[Records from a spatial question set]

# # # # # # #

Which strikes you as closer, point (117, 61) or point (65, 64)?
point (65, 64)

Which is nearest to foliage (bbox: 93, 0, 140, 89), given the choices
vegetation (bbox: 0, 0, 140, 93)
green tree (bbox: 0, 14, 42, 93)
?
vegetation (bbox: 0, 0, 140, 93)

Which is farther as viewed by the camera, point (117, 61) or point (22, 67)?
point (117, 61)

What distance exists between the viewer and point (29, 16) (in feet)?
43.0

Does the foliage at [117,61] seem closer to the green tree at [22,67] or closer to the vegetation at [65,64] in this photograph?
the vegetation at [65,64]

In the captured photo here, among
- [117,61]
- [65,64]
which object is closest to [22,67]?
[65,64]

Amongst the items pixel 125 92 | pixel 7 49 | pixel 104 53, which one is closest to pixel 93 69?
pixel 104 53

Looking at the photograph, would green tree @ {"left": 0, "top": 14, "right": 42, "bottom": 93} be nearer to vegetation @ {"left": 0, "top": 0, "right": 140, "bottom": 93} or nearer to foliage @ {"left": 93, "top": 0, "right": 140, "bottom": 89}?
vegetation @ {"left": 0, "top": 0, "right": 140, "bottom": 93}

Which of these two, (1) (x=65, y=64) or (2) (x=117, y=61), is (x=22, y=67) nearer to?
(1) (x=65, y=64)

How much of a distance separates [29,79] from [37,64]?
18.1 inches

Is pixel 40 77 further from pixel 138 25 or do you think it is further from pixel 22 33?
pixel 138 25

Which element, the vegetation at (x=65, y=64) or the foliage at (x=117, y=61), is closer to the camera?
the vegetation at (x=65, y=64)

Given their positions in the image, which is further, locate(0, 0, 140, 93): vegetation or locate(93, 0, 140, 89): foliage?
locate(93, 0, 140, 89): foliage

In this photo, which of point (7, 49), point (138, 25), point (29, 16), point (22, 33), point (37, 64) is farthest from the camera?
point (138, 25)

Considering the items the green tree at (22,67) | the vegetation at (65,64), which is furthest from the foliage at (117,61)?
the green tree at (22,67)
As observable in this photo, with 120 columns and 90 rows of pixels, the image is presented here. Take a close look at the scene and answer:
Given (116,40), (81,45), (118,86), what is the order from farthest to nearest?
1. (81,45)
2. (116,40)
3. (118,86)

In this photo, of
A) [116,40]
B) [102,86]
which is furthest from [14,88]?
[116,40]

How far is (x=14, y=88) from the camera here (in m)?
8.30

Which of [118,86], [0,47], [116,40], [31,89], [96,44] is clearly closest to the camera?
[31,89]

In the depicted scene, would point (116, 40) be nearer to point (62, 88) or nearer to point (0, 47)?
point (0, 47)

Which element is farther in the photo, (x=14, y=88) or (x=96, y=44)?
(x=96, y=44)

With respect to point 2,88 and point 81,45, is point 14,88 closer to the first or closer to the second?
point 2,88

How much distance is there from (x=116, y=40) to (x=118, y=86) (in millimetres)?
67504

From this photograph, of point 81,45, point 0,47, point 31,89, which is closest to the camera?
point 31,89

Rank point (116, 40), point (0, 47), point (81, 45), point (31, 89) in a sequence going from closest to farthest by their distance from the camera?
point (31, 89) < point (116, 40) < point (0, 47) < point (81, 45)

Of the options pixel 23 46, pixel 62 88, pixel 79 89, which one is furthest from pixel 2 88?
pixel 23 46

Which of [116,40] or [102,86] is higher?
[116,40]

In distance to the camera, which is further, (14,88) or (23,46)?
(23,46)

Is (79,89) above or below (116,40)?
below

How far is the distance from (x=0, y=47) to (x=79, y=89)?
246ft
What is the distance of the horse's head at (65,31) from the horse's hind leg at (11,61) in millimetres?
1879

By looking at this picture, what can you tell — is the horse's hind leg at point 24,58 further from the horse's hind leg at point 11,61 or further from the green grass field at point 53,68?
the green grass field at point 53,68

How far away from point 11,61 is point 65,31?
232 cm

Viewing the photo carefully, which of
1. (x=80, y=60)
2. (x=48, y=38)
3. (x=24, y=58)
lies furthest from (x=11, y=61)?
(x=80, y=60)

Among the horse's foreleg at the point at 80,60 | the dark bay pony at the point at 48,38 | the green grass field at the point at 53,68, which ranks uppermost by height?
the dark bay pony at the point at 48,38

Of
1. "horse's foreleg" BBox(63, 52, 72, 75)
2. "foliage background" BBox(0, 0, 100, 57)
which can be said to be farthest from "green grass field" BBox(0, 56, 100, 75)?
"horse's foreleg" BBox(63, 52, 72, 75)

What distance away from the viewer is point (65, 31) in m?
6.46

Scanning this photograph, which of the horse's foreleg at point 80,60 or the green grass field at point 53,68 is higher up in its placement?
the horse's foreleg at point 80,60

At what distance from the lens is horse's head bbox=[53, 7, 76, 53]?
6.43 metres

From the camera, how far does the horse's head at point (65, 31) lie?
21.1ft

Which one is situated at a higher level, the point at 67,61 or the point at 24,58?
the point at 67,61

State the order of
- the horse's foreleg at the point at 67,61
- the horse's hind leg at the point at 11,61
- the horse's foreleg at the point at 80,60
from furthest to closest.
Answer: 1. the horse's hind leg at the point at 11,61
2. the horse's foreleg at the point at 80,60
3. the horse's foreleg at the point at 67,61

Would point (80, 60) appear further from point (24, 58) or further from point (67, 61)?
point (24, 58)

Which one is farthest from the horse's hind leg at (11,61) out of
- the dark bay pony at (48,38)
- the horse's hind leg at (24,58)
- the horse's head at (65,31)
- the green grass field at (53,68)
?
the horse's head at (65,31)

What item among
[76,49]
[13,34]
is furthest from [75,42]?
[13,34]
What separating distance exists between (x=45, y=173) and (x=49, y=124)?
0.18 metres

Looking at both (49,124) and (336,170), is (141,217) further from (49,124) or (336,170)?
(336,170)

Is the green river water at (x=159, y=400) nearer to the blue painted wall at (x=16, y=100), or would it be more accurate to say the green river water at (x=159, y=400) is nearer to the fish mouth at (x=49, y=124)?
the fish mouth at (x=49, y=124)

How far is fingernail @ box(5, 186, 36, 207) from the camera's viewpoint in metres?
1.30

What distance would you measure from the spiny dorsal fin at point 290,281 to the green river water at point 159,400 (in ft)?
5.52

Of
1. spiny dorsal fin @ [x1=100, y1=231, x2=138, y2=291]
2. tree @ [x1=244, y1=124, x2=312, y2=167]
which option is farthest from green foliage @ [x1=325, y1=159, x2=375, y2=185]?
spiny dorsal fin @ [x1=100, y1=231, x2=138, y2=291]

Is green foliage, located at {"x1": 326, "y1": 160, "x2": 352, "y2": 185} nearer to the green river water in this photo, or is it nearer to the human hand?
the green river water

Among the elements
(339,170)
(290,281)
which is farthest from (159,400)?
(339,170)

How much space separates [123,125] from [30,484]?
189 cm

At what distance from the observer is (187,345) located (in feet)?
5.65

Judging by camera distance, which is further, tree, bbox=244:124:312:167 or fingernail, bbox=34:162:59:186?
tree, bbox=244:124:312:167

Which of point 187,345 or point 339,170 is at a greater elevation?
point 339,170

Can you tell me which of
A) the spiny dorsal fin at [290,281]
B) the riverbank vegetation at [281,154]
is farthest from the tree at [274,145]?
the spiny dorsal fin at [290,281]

# # # # # # #

Copy the data verbatim, from the line containing "Which one is farthest" through the line containing "0.18 metres", including both of those lines.

RESULT:
Which one is farthest from the horse's hind leg at (11,61) out of
- the dark bay pony at (48,38)
- the horse's hind leg at (24,58)
- the horse's head at (65,31)
- the green grass field at (53,68)
?
the horse's head at (65,31)

What item among
[76,49]
[13,34]
is furthest from [75,42]?
[13,34]
What separating distance exists between (x=45, y=173) and (x=49, y=124)?
0.18 metres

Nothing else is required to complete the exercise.